Réchauffement climatique : l’État Français et la justice

    Demain, quel système de santé voulez-vous ?

    L’État français recadré par la justice pour son laxisme dans la lutte contre le réchauffement climatique.

     

    C’est ce dont devait juger le tribunal administratif de Paris qui pourrait avoir à ordonner à l’État de prendre des mesures pour respecter ses engagements dans un délai de deux mois.

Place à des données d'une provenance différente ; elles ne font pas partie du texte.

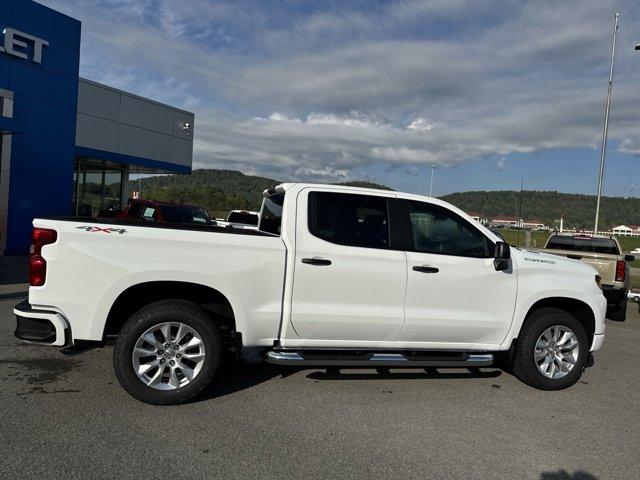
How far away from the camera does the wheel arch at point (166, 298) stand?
14.8 feet

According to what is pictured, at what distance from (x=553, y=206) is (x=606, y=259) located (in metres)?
65.8

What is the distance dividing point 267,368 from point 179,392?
1.36 meters

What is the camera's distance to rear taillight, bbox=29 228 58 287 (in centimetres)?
418

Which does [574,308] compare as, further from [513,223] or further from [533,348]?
[513,223]

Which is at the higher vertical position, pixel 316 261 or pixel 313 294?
pixel 316 261

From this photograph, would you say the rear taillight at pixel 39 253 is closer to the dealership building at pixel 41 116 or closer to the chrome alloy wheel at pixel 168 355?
the chrome alloy wheel at pixel 168 355

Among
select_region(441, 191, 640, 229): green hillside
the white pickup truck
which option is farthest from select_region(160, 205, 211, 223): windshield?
select_region(441, 191, 640, 229): green hillside

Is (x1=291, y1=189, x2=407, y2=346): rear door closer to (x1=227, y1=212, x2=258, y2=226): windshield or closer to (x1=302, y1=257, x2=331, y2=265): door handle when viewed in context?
(x1=302, y1=257, x2=331, y2=265): door handle

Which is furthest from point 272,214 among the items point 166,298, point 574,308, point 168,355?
point 574,308

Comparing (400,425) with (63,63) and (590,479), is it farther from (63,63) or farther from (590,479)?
(63,63)

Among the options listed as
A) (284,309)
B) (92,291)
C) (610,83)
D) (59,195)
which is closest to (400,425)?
(284,309)

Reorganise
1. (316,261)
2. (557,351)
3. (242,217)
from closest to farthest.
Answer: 1. (316,261)
2. (557,351)
3. (242,217)

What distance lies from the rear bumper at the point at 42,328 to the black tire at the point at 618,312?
941cm

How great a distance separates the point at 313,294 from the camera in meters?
4.60
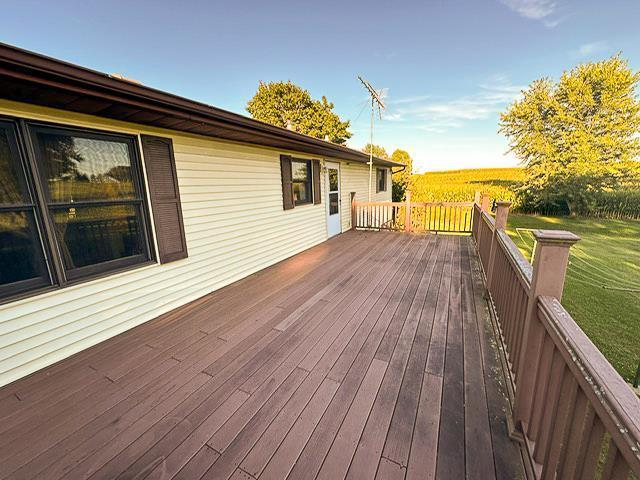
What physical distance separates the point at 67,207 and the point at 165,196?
89 centimetres

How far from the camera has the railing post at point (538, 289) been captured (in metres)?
1.12

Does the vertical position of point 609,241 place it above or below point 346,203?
below

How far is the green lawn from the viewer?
2846 mm

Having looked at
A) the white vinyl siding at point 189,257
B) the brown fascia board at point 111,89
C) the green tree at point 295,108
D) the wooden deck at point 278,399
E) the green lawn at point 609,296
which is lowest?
the green lawn at point 609,296

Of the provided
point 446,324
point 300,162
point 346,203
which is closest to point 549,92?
point 346,203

    Mais, pour en arriver à une injonction, la justice, saisie par les ONG qui présentaient une pétition de plus de 2,3 millions de citoyens, devait déclarer l’État responsable de manquements dans la lutte contre le réchauffement climatique.

    C’est fait depuis le 14 janvier.

     

    De la justification des délais.

     

    Pourquoi ce délai de deux mois pour lutter vraiment contre les GES et respecter ses propres engagements (s’ils peuvent l’être) quand l’existence du préjudice écologique – dont l’État a été responsable – a dument été reconnu ?

    En effet, le jugement stipule que : à hauteur des engagements qu’il avait pris et qu’il n’a pas respectés dans le cadre du premier budget carbone, l’État doit être regardé comme responsable (…) d’une partie du préjudice écologique constaté. Généralement  quand une personne physique ou morale a été reconnue responsable d’un dol quelconque envers la société, elle est condamnée à réparer ce qui peut l’être immédiatement…

    Ce n’est pas le cas ici. Le tribunal a jugé qu’un supplément d’information lui était nécessaire pendant deux mois encore pour étudier une éventuelle injonction d’agir envers l’État [qui] devrait notamment permettre au Conseil d’État, la plus haute juridiction administrative du pays, de se prononcer sur une demande similaire, déposée par la commune de Grande-Synthe  (Nord)

     

    Du distinguo dans les « préjudices ».

     

    Bons princes, les juges ont toutefois rejeté la demande de réparation d’un euro symbolique réclamé par les associations en reconnaissance symbolique du préjudice écologique dont l’État serait, d’après elles – et, maintenant, d’après la justice – responsable. Les raisons invoquées sont d’ordre juridique : le tribunal doit réfléchir sur la nature des réparations exigibles.

    En revanche il leur a accordé ce même euro symbolique au titre du préjudice moral. Nuance…

     

    Rendez-vous dans quelques semaines pour l’issue de ce procès peu courant.